George Hollis, a great grandson and direct descendant of Jesse Hollis, testified to family history and to boundaries or customs affecting land within the community. We find the substance of his testimony places it within the two hearsay exceptions. George Hollis testified he had spent several hundred hours researching the history of the property; in so doing, he talked to many people, investigated the acquisition of the property, and discovered "the access to the road was over a hundred years[.]" He related his personal memories, as well as the family history told to him by his own family members and people in the community. Moreover, in addition to Hollis's testimony concerning the roadway and its usage through the years, the court heard testimony from older people in the area concerning the right of access to the forty-four acre tract, the existence of the roadway, and its condition over the past decades. We find that Hollis's testimony falls within the two exceptions to the hearsay rule in this case and that it was admissible to support the judgment. Consequently, we overrule points of error three and four.

We note that appellees may have also been claiming the evidence was admissible under Tex.R.Evid. 804(b)(3), statement of personal or family history.
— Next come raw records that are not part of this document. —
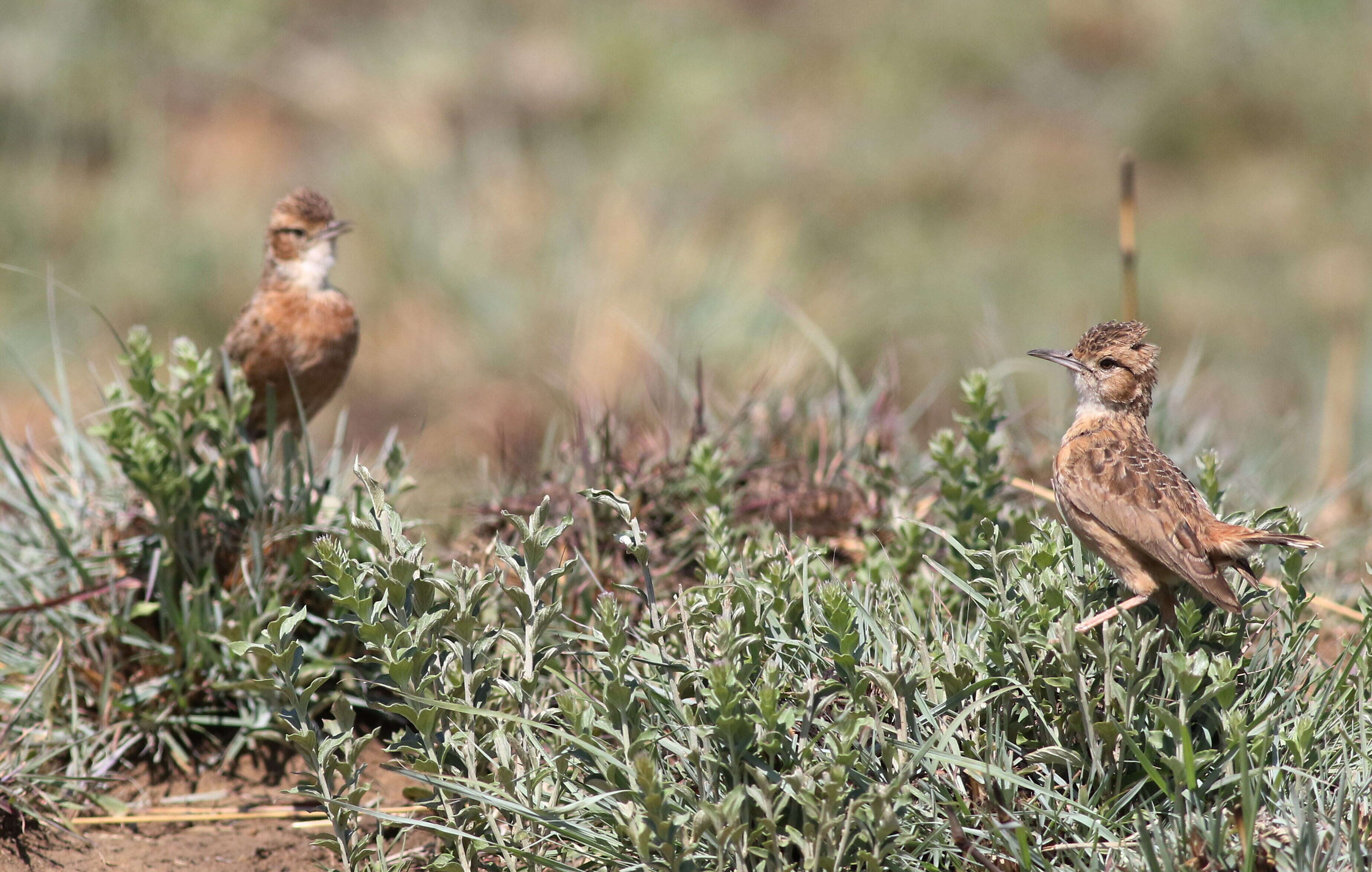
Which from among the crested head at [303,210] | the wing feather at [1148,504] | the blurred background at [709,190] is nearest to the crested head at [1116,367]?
the wing feather at [1148,504]

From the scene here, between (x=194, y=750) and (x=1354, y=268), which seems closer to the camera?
(x=194, y=750)

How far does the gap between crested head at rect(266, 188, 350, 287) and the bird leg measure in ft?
9.69

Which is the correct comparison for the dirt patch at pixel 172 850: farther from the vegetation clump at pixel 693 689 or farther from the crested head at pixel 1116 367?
the crested head at pixel 1116 367

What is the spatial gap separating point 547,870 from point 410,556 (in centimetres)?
71

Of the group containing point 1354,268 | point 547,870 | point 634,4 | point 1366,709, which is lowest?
point 1354,268

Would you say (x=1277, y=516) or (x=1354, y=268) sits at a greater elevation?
(x=1277, y=516)

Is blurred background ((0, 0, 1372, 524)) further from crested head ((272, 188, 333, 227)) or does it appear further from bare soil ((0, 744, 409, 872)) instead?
bare soil ((0, 744, 409, 872))

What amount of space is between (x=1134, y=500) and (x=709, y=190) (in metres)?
9.13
Generally, any error is deemed harmless if the objecting party subsequently permits the same or similar evidence to be introduced without objection. See Richardson v. Green, 677 S.W.2d 497, 501 (Tex. 1984). Furthermore, in a trial to the court we presume the trial court ignored incompetent evidence if there is competent evidence to support the judgment. See Gillespie v. Gillespie, 644 S.W.2d 449, 450 (Tex. 1982).

Having overruled appellant's four points of error, we affirm the judgment of the trial court.